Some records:
·····

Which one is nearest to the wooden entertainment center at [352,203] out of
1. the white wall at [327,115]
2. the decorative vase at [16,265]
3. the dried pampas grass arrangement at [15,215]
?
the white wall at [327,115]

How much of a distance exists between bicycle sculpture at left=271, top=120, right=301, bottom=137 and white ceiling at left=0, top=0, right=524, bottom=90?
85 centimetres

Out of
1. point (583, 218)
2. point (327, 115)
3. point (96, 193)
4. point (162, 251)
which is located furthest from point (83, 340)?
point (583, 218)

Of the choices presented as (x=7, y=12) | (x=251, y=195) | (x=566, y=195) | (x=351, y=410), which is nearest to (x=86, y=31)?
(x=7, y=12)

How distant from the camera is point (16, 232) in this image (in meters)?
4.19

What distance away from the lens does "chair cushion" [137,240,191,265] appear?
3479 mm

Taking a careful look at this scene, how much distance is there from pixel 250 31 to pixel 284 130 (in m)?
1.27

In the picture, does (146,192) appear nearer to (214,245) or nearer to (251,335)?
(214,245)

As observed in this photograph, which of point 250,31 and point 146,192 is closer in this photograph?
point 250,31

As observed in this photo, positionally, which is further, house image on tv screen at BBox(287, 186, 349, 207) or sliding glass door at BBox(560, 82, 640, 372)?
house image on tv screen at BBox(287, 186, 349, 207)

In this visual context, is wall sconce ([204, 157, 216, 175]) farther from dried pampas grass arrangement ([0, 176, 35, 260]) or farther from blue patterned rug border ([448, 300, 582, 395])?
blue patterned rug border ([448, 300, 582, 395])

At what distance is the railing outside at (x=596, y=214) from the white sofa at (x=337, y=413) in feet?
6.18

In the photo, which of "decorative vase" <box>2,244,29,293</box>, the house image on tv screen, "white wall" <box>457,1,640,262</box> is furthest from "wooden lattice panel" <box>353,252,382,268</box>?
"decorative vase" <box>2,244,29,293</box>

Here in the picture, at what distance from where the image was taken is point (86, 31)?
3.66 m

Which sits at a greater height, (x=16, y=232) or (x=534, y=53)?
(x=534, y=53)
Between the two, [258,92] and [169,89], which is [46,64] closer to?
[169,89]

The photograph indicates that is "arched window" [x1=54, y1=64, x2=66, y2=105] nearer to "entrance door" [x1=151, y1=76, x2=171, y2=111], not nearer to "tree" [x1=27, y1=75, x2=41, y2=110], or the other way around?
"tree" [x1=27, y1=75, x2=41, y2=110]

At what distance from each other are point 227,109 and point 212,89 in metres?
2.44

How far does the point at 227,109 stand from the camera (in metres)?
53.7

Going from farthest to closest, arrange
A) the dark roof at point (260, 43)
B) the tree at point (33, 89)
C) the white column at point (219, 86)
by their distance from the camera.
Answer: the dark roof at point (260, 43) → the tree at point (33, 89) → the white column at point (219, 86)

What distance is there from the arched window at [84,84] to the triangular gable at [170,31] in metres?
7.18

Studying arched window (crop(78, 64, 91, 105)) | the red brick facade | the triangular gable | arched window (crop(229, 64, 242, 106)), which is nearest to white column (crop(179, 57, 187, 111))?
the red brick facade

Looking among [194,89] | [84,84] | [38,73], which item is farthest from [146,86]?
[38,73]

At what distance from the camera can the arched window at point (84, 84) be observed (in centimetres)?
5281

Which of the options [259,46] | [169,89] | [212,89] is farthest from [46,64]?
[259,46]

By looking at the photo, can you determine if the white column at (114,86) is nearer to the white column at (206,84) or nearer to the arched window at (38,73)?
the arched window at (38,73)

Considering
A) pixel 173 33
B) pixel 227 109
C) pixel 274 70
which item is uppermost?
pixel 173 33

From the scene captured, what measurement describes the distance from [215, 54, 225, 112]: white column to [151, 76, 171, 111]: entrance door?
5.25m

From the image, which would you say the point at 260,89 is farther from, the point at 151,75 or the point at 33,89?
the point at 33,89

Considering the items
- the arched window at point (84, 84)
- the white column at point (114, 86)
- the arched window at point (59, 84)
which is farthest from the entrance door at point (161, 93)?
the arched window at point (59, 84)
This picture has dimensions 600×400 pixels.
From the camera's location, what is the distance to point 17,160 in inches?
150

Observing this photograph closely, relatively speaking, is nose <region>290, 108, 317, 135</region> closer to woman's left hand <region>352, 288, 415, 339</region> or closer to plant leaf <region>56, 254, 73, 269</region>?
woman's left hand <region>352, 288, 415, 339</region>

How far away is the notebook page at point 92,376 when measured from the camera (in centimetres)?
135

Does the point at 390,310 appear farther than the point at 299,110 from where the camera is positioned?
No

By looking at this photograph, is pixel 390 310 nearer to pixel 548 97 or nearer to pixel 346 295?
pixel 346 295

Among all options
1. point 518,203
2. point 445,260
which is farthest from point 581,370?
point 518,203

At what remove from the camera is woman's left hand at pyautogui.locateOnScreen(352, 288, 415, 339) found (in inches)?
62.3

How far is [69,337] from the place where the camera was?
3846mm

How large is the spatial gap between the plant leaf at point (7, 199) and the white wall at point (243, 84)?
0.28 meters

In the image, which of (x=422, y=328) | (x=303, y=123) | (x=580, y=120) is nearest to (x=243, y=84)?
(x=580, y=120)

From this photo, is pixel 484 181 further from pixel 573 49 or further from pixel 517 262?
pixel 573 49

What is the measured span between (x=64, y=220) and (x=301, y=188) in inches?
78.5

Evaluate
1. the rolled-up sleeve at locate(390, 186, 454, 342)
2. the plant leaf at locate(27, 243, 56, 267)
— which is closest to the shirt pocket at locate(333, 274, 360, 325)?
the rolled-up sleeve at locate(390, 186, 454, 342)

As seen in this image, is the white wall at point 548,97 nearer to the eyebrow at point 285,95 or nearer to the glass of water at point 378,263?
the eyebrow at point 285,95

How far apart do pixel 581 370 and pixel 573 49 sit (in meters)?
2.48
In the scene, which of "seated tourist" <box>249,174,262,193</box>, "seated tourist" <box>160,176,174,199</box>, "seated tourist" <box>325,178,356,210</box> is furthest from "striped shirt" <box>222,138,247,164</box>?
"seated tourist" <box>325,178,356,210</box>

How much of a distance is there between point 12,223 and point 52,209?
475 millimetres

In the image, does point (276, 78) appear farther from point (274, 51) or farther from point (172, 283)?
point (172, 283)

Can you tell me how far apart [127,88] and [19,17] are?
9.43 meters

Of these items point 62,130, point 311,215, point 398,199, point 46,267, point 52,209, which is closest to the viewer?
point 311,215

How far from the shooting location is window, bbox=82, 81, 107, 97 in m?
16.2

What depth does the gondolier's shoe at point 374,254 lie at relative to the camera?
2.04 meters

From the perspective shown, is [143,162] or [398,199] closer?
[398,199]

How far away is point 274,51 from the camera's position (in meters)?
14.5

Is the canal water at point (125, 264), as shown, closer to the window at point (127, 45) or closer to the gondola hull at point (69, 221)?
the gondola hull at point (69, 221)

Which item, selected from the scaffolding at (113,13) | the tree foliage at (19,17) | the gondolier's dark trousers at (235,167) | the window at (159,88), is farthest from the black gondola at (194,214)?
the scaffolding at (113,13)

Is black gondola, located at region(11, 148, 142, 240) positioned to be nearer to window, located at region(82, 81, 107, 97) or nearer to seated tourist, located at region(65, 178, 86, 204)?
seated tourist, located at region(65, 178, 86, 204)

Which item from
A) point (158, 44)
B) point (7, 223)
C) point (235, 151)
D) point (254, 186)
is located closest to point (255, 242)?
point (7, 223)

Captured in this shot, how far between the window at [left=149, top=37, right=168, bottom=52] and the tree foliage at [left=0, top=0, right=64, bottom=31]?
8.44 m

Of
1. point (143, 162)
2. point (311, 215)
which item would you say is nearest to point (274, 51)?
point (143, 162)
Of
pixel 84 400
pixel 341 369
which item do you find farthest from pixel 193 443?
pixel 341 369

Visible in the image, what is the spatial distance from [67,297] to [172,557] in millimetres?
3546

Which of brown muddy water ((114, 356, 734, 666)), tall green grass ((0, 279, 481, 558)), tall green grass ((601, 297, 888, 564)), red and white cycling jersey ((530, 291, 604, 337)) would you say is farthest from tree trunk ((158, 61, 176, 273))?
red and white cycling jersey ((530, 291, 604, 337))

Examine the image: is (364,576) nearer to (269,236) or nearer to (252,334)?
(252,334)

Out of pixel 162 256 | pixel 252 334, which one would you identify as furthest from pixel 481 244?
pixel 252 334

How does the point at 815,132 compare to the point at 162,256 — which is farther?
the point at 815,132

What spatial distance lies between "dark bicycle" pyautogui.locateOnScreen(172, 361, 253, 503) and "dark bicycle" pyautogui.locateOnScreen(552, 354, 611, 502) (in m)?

·····

EXERCISE OBJECTIVE: Every line from the one containing "Visible in the" through the end of the entries above must be echoed exactly, with both ends kept.

TASK ANSWER:
Visible in the image, what is the spatial distance from [67,297] to [172,557] in millimetres?
3546

Which of brown muddy water ((114, 356, 734, 666)), tall green grass ((0, 279, 481, 558)), tall green grass ((601, 297, 888, 564)), red and white cycling jersey ((530, 291, 604, 337)) would you say is farthest from tree trunk ((158, 61, 176, 273))?
red and white cycling jersey ((530, 291, 604, 337))

Examine the image: is (364,576) nearer to (269,236) or nearer to (252,334)?
(252,334)

Out of pixel 162 256 | pixel 252 334, which one would you identify as furthest from pixel 481 244?
pixel 252 334

How does the point at 815,132 compare to the point at 162,256 — which is farther?
the point at 815,132

What spatial distance lies between "dark bicycle" pyautogui.locateOnScreen(172, 361, 253, 503) and "dark bicycle" pyautogui.locateOnScreen(552, 354, 611, 502) (in m)?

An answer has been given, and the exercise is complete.